### Data section

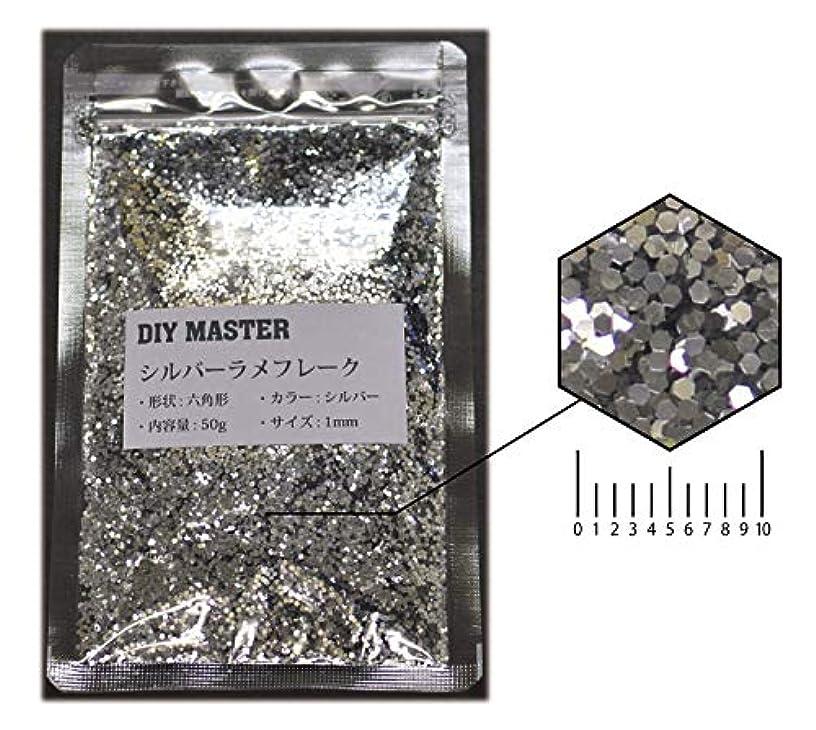 実証する考古学者テロDIY MASTER シルバー ラメフレーク 1mm 50g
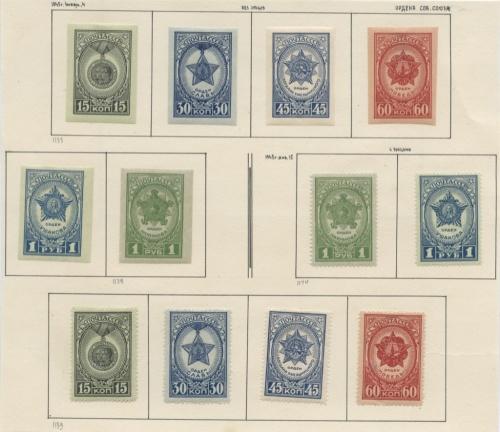 Набор марок «Ордена Советского Союза» (негашеные, сзубцами ибез зубцов) 1945 года (СССР)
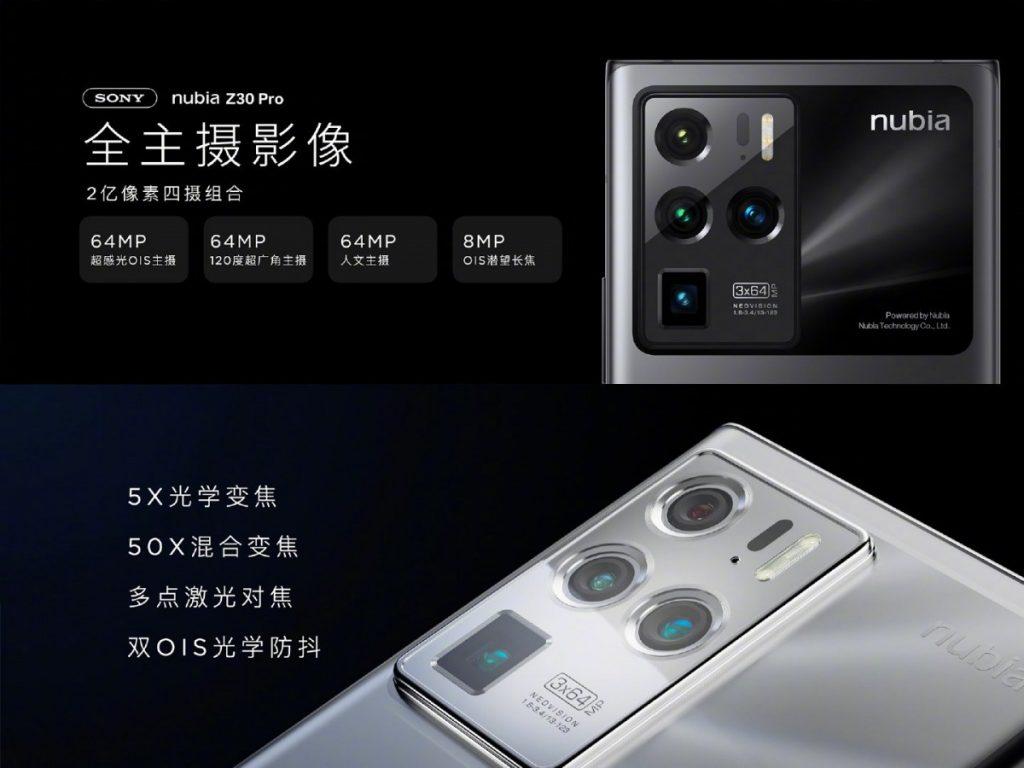 اولین گوشی با دوربین 192 مگاپیکسلی معرفی شد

######

The entire listing above, word for word and without pictures, is what should be output.

 実証する考古学者テロDIY MASTER シルバー ラメフレーク 1mm 50g
 Набор марок «Ордена Советского Союза» (негашеные, сзубцами ибез зубцов) 1945 года (СССР)
 اولین گوشی با دوربین 192 مگاپیکسلی معرفی شد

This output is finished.